Maroc : Touche pas à mes données !

- 00h01 - Maroc - Ecrit par : L.A

Un projet de loi sur la protection des données personnelles a été déposé au Secrétariat général du gouvernement. Mais l’obligation de confidentialité épargnera le volet sécuritaire.

Cette fois sera-t-elle la bonne ? Depuis 2000, un projet de loi sur la protection des données personnelles traîne dans les tiroirs de plusieurs départements ministériels, notamment ceux de l’Intérieur et de la Justice. Aujourd’hui, le texte semble s’engager sur la bonne voie : une copie en a été déposée au Secrétariat général du gouvernement (SGG) et le département des Affaires économiques et générales, initiateur du

projet, attend les remarques, notamment ceux de la HACA (Haute autorité de la communication audiovisuelle) et de l’ANRT (Agence nationale de réglementation des télécommunications). “Une fois tous les avis réunis, nous procéderons à l’organisation d’un séminaire avant de le soumettre au Conseil du gouvernement”, nous explique Rachid Talbi Alami, ministre chargé des Affaires économiques et générales.

Très attendu, le texte devrait mettre fin à l’anarchie qui caractérise aujourd’hui le traitement des données à caractère personnel, en raison d’un vide juridique patent.
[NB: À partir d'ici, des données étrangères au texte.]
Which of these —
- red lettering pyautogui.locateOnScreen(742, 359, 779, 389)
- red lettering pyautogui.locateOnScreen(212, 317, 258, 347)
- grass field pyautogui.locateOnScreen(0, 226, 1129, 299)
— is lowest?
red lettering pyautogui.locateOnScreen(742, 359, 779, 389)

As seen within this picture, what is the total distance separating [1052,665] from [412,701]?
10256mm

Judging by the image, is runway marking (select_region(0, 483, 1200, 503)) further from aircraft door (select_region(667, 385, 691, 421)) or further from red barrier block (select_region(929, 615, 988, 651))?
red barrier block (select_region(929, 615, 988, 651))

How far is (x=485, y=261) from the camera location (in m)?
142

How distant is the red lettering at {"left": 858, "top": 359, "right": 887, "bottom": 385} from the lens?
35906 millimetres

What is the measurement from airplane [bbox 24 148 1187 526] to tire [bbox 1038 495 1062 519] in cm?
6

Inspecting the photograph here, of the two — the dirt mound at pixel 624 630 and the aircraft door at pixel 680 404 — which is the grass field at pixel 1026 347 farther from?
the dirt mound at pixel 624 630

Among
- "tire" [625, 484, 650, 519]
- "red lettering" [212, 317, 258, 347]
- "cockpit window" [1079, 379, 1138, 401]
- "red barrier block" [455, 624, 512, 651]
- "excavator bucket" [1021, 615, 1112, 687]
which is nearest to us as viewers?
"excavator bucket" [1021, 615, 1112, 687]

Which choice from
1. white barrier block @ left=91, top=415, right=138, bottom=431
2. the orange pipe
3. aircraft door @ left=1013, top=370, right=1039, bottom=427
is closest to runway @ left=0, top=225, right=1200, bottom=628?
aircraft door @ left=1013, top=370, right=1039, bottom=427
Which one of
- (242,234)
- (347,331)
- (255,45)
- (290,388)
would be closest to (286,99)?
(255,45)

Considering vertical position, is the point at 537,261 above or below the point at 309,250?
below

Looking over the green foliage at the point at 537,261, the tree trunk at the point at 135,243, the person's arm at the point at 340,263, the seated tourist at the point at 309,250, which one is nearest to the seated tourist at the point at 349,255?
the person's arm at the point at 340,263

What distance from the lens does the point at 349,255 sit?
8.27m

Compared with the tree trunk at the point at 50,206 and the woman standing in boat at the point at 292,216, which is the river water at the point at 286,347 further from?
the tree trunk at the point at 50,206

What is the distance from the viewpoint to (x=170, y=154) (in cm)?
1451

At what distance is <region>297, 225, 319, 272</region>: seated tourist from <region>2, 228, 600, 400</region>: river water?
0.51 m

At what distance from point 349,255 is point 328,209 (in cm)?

Mais sa réactivation n’est cependant pas fortuite. Si le gouvernement a décidé de combler le vide juridique, c’est moins pour défendre les droits des citoyens que pour accompagner la mise en place de… la stratégie de l’offshoring. “Pour attirer les investisseurs étrangers, il faut leur garantir la protection de leurs bases de données”, explique une source ayant travaillé sur le dossier. D’ailleurs, le texte, qui prévoit un certain nombre de sanctions à l’encontre des contrevenants (allant jusqu’à l’emprisonnement), vient compléter celui relatif à la signature électronique, actuellement en discussion au Parlement.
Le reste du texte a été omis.